### [Text provided]
══════════
Christ is the true vine in that there is no other besides him who can give life. And he is the true vine in that he is the true Israel of God. When Israel was called out of Egypt and planted in the promised land, it was indeed a whole nation that was planted there. But above all else, it was the Christ who was planted. It was the seed of the woman promised from long ago who was preserved. All who lived within Israel believing upon the promise of the Christ were alive in him. Those of Israel not believing upon the Christ were likened to dead wood in the vineyard of God.

For those who would like to further explore my interpretation of the word true, I would encourage you to go to John 6 and to read from verse 22 onward. It is there that we find one of the “I am” sayings of Christ – “I am the bread of life”, he says. By the way, this is  the last of the “I am” sayings of Christ here in 15:1 – “I am the true vine.” But in 6:32 you will notice that Jesus calls himself the “true bread from heaven”. He compares himself to the mana that came to the people of Israel through Moses. That was real bread that came to Israel, but Jesus is the true bread. The mana nourished Israel physically, but it is Jesus the Christ who is the bread from heaven who gives true life – eternal life –  yesterday, today, and forever.

He is the true vine because he is the possessor of true lifeAnd he is the true vine because he alone is the giver of true life by virtue of his life, death, resurrection, and assertion to the right hand of the Father.

You’re thinking to yourself, my goodness, he has spent an awful lot of time on the first five words of this passage! I think it is necessary. The rest of the passage becomes more clear as we understand the vineyard imagery against it’s Old Testament backdrop.

The second figure that we encounter in this metaphor is the Father, and Christ tells us that he is the vinedresser. 

We are to think here of the owner of the vineyard. The Father has planted his vineyard, and it is the Father who cares for his vineyard.  This too should be considered against the backdrop of the Old Testament texts already mentioned.

God loves his vineyard, Israel. And notice again the concern of the Father. It is that his vineyard – his people – would bear much fruit. He planted them, protects them, and prunes them so that they might be fruitful! This is what I was emphasizing earlier. Our tendency is to think about the Christian life as if it is all about the future. No! God desire is to make us fruitful… now. And so he prunes his people. The dead wood he takes away. That which has life in it he prunes, so that it might produce more fruit.

It is here that we must turn our attention to the third and fourth figures in the metaphor. The branches represent people, and clearly there are two kinds.

There are branches that bear fruit. These have life in them, indicating that there exists a real and vital connection to the vine which gives life. Clearly,in this metaphor, these fruit-bearing branches represent true followers of Christ. These are those who have faith in Christ, and the fruit which they produce is evidence to the fact that they are indeed in Christ.

Look at verse 8: “By this my Father is glorified, that you bear much fruit and so prove to be my disciples.” When Christians bear fruit, God is glorified. And when Christian bear fruit, they prove to be Christ’s disciples. Notice that the fruit does not make us into disciples of Christ, but rather it is a proof of an authentic and vital union with Christ.

And what does the Father do with these fruit-bearing branches? He prunes them!

I know nothing about pruning grapevines except that there is a right way and wrong way to do it. It takes skill. I doubt that you prune a grapevine with a gas powered hedge clipper. Skill and precision are needed! But I do get the general principle – it is through the process of removing unnecessary things – leafs and twigs and branches – that greater health is produced within the branch, and within the vine, leading to a greater yield of fruit.
══════════
Continue the text on Christ as the true vine, starting right after its last sentence about pruning.

### [Data for analysis]
══════════
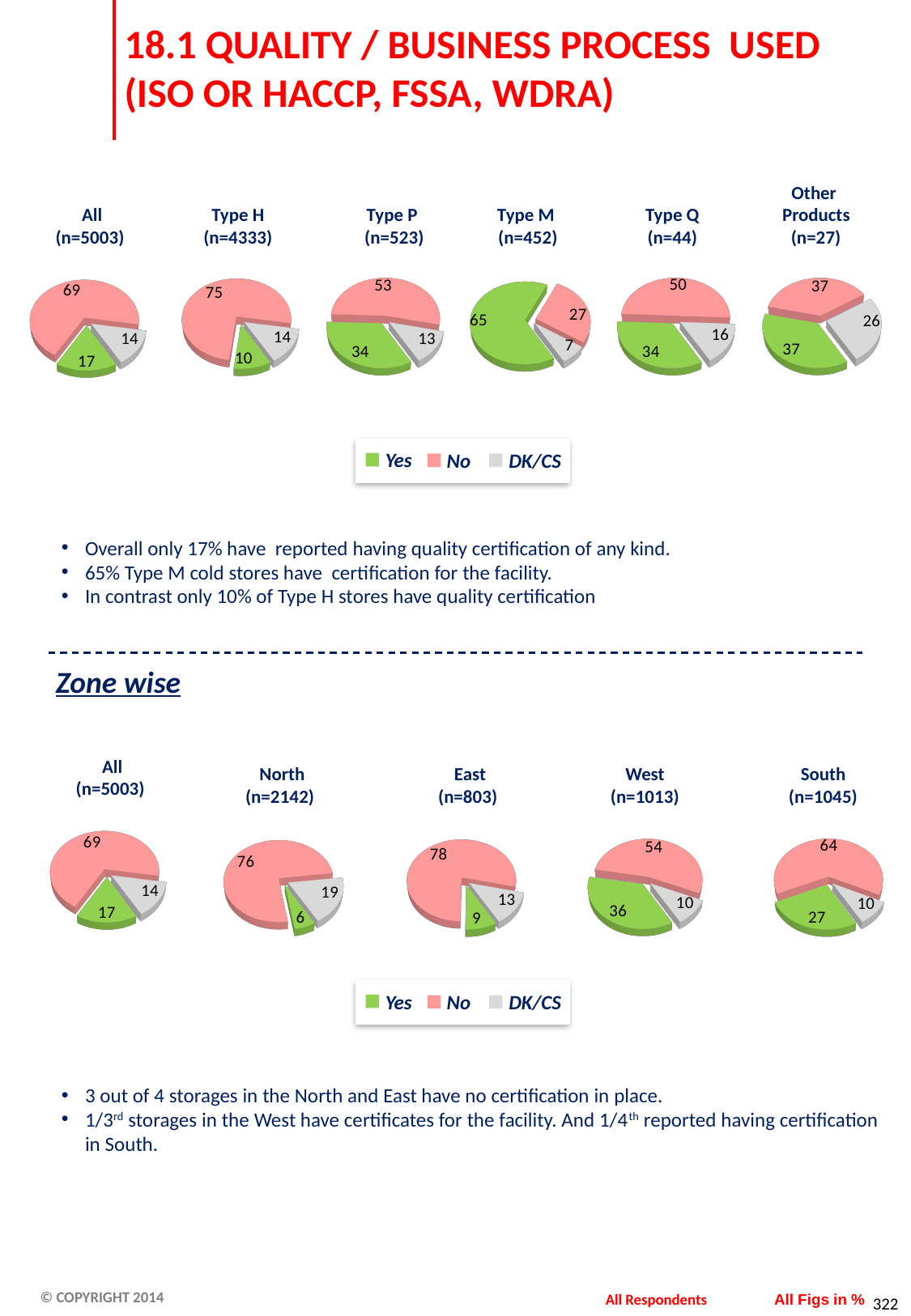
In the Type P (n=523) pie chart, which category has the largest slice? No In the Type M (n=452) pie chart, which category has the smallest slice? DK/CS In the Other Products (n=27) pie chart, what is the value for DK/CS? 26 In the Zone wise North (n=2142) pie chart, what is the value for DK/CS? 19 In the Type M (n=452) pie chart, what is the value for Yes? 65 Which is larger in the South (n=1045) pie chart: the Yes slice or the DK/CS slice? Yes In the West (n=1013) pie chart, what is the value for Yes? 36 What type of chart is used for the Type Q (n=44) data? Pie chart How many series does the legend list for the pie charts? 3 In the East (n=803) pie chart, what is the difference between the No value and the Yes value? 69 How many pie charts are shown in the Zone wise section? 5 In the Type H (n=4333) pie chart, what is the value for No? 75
══════════
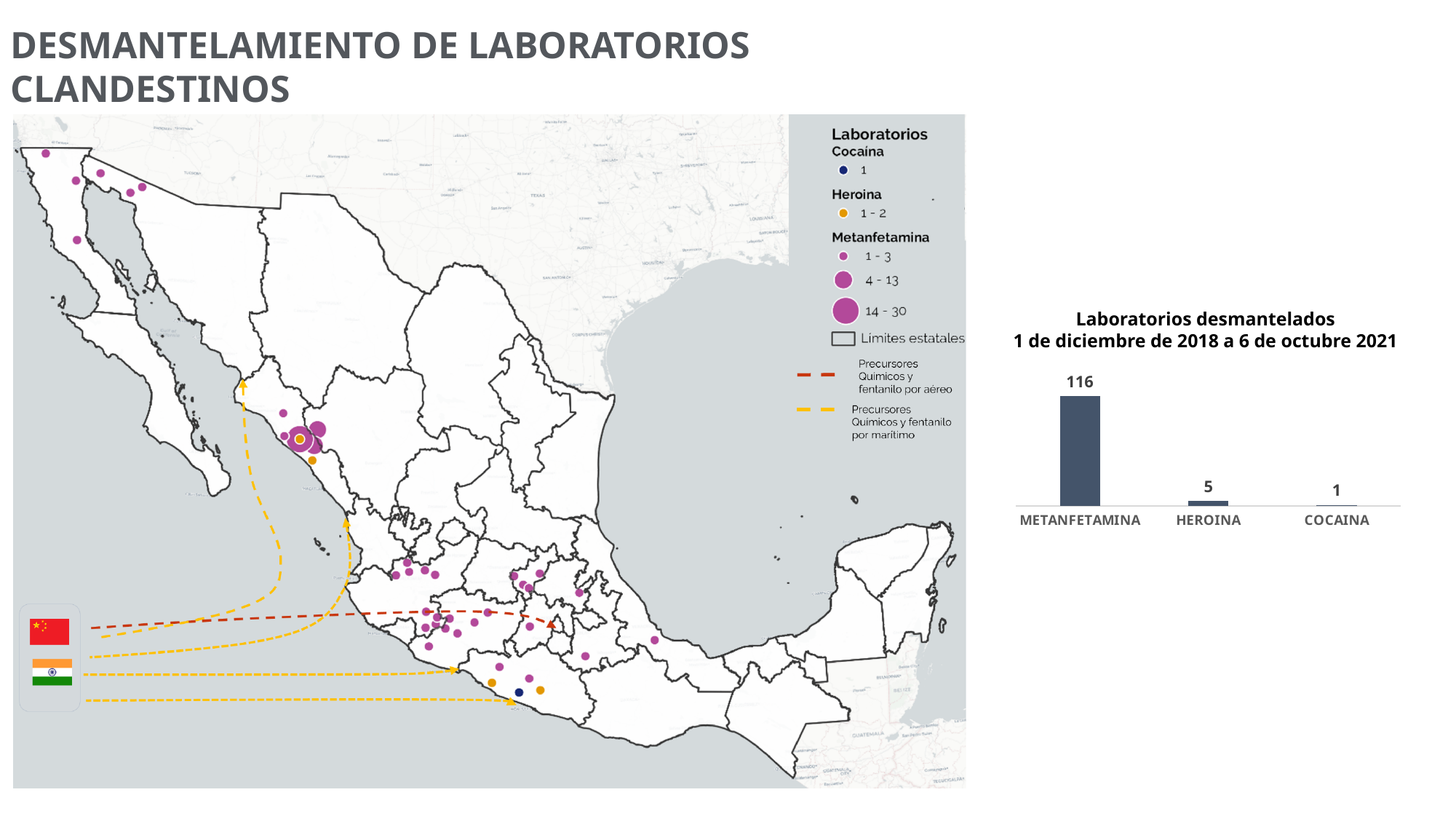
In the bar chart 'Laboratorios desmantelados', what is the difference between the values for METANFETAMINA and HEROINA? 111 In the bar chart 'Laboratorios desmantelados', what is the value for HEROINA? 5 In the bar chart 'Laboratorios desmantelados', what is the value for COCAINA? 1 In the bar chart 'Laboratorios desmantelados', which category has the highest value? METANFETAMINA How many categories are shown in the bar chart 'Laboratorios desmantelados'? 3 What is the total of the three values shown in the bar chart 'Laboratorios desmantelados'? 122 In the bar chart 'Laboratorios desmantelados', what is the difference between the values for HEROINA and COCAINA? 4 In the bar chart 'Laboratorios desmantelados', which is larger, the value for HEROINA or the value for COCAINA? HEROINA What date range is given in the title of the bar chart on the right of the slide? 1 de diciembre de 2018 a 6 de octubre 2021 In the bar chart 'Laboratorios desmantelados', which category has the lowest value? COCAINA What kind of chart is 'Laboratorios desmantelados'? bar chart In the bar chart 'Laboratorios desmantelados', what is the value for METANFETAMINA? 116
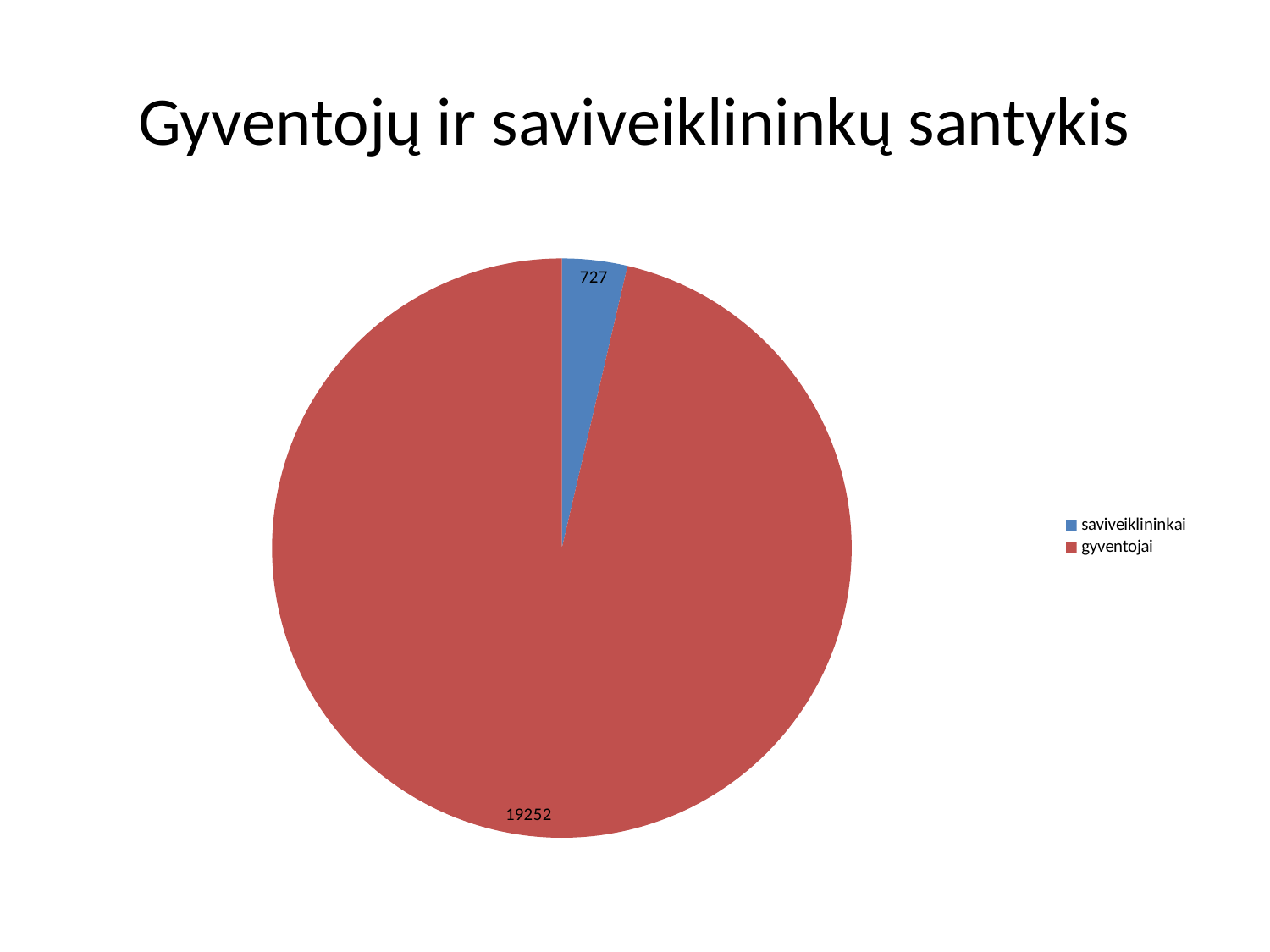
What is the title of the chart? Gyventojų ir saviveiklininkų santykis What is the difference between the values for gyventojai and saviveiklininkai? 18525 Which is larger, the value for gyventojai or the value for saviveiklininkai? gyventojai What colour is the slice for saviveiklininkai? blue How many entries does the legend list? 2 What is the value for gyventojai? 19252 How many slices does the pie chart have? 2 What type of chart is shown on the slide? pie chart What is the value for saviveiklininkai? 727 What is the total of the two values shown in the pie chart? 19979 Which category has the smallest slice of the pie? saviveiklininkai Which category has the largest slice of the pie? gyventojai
══════════
### [Solved exercise]
Bothers and sisters, this is what the Father does with his people – he prunes them. He, over time, removes those ungodly or unnecessary things which sap the life from us and limit our fruitfulness. This is sanctification. It is the process whereby the Father makes us more holy and fruitful in the Son and by the Spirit. We should rejoice in it, though it may be unpleasant for a time. This is what the Father does with those who are his – he cleans them. If you are in Christ, you are already clean (as were the disciples to whom he originally spoke these words (see verse 3)). But he cleans, or prunes those who belong to him more and more throughout the Christian life.

But what does the Father do with those branches which do not produce fruit. The text tells us that he “takes them away” (verse 2).

This verse here has been the source of much debate throughout the ages.

There are some who insist that these fruitless branches represent those who were truly united to Christ by faith, and yet, because of their fruitlessness, lost their salvation, having been removed from the vine and cast into the fire.

What are we to think of this?

First of all, this view contradicts many other clear statements in scripture concerning the preservation of the saints. John 10:27-29 is an example of this, where Jesus is heard saying, “My sheep hear my voice, and I know them, and they follow me. I give them eternal life, and they will never perish, and no one will snatch them out of my hand. My Father, who has given them to me, is greater than all, and no one is able to snatch them out of the Father’s hand.” John 17 could also be sited, along with many other scriptures.

Secondly, this view turns the gospel of grace into no gospel at all. Salvation, all of a sudden, depends upon you, and your good works! This turns the gospel on it’s head, turning it from good news to bad.

Thirdly, this view abuses the vulnerability of metaphorical language. It seizes upon the looseness of the metaphor and crams unbiblical teaching in to the gaps. It presses the metaphor too far.

Jesus is not teaching that someone can be really and truly united to Christ by faith and then severed. Rather he is building upon the Old Testament imagery and is warning that, though some may appear to be apart of the people of God externally, their fruitlessness is a sign that no true and vital union to the life giving Savior exists. This passage warns against merely external religion. It warns against slackness in the Christian life. To be in Christ will lead to fruitfulness. If there is a lack of fruit, then we should certainly pause and examine our hearts.

This passage also warns against apostasy. Brothers and sisters, there are plenty of New Testament texts which describe to us people who have some degree of connection with Jesus, or some degree of connection with the Christian church, who, to borrow language from D.A. Carson, “by failing to display the grace of perseverance finally testify that the transforming life of Christ has never pulsated within them.” (Carson, PNTC, 515)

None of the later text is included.